───── RECORDS

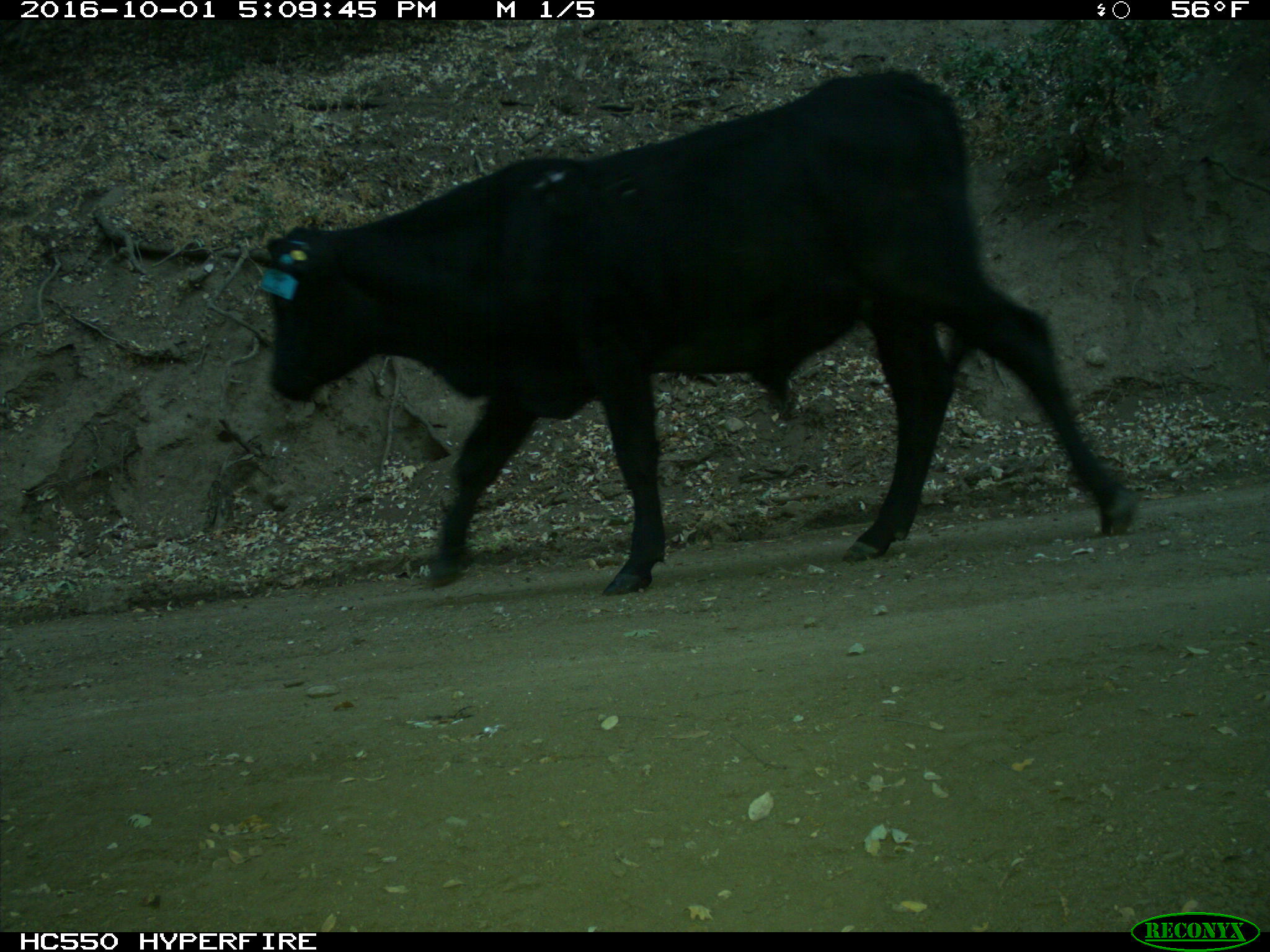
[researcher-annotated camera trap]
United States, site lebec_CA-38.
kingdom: Animalia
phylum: Chordata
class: Mammalia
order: Artiodactyla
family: Bovidae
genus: Bos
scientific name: Bos taurus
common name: domestic cow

──────────

* _TASK BRIEF_: Could you copy the data above exactly, leaving the pictures out?

* _RESULT FOR THIS TASK_:
[researcher-annotated camera trap]
United States, site lebec_CA-38.
kingdom: Animalia
phylum: Chordata
class: Mammalia
order: Artiodactyla
family: Bovidae
genus: Bos
scientific name: Bos taurus
common name: domestic cow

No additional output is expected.